グリフ・リース

2015年3月2日 音楽
 英国ウェールズ起点ロック・バンドのスーパー・ファリー・アニマルズ(2001年10月19日、2005年10月18日、2008年8月10日)のフロント・マンであるグリフ・リースの公演は、渋谷・クラブクアトロにて。昨年出した自己作『アメリカン・インテリア』をベースにおく、ソロによるパフォーマンス。次の野暮用のため最後まで見ることはできなかったのだが、へーえ、こりゃ今まで接したことのない実演ではあったなー。それは、本人の我が道を行く様、解き放たれ具合を、明解に示すものであったか。

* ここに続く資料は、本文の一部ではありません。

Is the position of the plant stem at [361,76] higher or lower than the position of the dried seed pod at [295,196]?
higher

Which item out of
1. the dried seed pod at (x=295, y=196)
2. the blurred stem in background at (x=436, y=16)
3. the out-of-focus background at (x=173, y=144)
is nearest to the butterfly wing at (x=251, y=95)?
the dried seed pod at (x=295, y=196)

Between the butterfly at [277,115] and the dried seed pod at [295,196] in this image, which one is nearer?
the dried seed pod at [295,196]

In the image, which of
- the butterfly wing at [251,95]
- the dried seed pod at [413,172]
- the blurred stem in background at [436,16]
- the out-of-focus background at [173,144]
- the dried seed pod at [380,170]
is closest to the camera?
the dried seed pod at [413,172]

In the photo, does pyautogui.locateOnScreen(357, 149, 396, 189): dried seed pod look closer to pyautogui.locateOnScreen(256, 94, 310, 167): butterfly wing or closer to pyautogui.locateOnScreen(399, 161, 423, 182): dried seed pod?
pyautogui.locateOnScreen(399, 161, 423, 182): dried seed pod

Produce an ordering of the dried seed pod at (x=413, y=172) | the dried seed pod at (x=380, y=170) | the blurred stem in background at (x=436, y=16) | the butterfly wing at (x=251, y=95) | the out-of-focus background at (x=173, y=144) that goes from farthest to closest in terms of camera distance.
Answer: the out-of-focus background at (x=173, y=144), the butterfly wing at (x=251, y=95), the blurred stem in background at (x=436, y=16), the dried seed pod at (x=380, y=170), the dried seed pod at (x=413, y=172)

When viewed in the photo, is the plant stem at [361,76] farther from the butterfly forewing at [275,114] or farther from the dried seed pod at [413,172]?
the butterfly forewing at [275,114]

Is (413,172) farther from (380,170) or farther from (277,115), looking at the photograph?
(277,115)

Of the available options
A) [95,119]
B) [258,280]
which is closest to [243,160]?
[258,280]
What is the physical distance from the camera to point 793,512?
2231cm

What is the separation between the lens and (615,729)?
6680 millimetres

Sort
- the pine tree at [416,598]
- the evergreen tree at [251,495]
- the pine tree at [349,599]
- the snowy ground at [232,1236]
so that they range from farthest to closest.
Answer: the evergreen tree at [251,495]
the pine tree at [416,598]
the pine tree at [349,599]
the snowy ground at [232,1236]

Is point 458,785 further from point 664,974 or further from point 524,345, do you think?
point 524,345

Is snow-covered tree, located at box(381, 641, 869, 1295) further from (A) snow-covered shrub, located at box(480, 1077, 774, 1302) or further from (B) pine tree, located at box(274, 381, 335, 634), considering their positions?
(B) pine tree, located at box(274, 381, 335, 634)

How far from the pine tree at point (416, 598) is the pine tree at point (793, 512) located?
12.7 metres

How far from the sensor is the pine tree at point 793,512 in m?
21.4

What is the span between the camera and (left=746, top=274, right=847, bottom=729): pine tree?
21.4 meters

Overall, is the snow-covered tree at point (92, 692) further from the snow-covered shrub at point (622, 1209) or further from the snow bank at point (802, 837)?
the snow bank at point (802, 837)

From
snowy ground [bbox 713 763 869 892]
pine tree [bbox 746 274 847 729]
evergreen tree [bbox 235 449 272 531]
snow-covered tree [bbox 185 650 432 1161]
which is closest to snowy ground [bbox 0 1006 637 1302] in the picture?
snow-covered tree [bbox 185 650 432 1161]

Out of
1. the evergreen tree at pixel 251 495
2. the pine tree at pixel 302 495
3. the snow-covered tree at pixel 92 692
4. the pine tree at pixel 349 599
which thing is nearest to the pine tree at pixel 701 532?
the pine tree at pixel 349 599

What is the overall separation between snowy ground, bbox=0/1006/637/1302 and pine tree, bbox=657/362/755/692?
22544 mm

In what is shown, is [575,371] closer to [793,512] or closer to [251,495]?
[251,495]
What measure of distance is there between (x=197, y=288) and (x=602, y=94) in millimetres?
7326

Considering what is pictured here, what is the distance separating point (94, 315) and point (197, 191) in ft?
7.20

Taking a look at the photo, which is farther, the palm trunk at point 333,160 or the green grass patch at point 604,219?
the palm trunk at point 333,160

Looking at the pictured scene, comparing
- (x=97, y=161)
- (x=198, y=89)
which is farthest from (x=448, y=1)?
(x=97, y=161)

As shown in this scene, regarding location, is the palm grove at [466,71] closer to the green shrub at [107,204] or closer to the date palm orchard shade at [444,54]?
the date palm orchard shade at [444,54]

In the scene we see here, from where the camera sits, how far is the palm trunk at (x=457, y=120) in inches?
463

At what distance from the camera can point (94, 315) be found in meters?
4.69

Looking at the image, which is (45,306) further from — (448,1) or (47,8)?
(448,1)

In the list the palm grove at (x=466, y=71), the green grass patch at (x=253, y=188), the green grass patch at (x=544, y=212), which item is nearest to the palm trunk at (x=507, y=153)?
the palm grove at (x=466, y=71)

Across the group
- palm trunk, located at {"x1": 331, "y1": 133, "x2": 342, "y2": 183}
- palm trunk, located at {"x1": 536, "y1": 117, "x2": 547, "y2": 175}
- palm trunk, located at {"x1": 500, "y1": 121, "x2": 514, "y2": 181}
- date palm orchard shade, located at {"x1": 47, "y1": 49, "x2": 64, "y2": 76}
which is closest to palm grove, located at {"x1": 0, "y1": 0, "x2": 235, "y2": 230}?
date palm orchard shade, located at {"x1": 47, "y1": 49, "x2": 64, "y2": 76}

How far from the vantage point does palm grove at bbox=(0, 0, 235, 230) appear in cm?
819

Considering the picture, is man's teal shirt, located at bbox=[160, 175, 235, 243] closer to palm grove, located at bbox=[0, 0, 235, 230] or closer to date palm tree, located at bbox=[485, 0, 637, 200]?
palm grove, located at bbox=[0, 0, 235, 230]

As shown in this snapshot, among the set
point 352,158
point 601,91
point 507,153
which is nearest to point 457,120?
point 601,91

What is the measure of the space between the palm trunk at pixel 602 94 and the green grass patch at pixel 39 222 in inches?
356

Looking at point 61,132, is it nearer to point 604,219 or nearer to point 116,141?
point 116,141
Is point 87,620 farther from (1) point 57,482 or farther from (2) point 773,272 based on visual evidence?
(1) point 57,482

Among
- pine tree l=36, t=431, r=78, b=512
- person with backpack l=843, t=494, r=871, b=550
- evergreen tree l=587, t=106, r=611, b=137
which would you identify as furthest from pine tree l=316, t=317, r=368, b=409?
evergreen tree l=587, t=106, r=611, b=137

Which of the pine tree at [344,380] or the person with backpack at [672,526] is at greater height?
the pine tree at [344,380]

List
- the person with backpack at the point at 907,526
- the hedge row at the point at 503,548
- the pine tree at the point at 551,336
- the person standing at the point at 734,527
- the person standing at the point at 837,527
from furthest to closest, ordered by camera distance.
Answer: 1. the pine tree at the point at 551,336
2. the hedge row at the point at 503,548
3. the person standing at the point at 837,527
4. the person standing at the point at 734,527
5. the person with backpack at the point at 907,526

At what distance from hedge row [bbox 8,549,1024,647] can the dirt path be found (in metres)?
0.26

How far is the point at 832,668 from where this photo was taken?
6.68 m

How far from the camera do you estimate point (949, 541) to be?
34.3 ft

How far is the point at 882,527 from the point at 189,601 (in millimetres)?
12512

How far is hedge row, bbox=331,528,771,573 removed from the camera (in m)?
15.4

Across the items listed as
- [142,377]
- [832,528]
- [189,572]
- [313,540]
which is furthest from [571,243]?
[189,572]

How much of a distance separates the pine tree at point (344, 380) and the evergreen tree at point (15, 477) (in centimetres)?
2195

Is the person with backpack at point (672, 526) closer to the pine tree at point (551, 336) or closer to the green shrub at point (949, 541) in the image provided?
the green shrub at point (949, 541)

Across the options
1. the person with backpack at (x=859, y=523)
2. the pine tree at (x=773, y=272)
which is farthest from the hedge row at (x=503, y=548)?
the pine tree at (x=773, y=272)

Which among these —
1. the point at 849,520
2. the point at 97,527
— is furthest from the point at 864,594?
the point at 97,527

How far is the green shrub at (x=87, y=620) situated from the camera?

 なんでも、リースの先祖にあたる人に、ジョン・エヴァンスとウェールズ人がいたんだそう。他者との物差しがちょっと違っていた彼は20ちょいのとき独立したばかりの米国に苦労して渡り、ウェールズと米国の数奇な合衆国の旅をする。上陸した東部ボルチモアから中西部に行き、南下し、最後はフロリダへ。そんなエヴァンスにルーフは興味をひかれ、米国をツアーしつつ、彼のアメリカの旅をリサーチする。そして、その好奇心はアルバムだけでなく、書籍、ドキュメンタリー映画、アプリという4つのメディアに結実した。まあ、そういう流れは、スーパー・ファリー・アニマルズの結成時からウェールズ語で歌うなどしてきたリースらしいと思わせる。とともに、なんかその成り行きと結果の出し方は、在米アイリッシュ・トラッド・バンドのソーラス(2012年6月14日、2014年6月2日)が米国に移民した血筋の人を追った“シャムロック・シティ”プロジェクトを思い出させるではないか。
 
 冒頭、本人がステージにふらりとあがって来たと思ったら、「拍手」とか「もっと!」とか書かれたスケッチブックを掲げて観客を沸かせ、つかみを取る。で、すぐに引っ込み、平凡な風景が続く映像が10分ほど流される。あ、これが作ったフィルムの一部なの?

 そして、再び出て来たリースは、スライド(資料絵図や、狂言回し的役割を担うジョン・エヴァンス模した人形の写真〜彼は途中で、それをステージ上においた〜や、日本語字幕など)を自ら手元で扱いつつ背後スクリーンに映し、エヴァンスにまつわる雲をつかむような話を訥々と続ける。そして、その合間にという感じで、アコースティック・ギターの弾き語り表現も聞かせる。ときに、彼は効果音的断片を付けたり、メトロノーム音やプリセット音をやんわり併用するときもあった。

 まあ、本人のとぼけた佇まいが引き出す部分もあるが、不思議な味わいを持つ、<ユーモラスなレクチャー+音楽の夕べ>、なり。18世紀後期のアメリカって、まだ縦割りの西側約7分の4はスペイン領だったなんて、リースのこれに触れなかったら、死ぬまで知らなかったかも(それ、ホントだよな?)。

 純粋な音楽の部分の時間は、半分にも満たなかったか。でも、その音楽は十全に素晴らしかった。やっぱり、音楽家として、一級と思わせる。そして、その事実を導いた、彼のもやもやが示されていたんだもの、少なくても彼のファンならみんなニッコリ接することができたショウではなかったか。

▶過去の、スーパー・ファリー・アニマルズ
http://www.myagent.ne.jp/~newswave/live-2001-10.htm
http://43142.diarynote.jp/200510230259030000/
http://43142.diarynote.jp/200808110417320000/
▶過去の、ソーラス
http://43142.diarynote.jp/201206181341313130/
http://43142.diarynote.jp/201406110834215934/

<今日の、悲しみ>
 あることを、当人から伝えられ、驚き、とっても悲しくなる。えええ、神よ、あなたは……という気持ち、100%。その際、ぼくはちゃんとココロある対応ができただろうか。でも、きっと、きっと。。。。。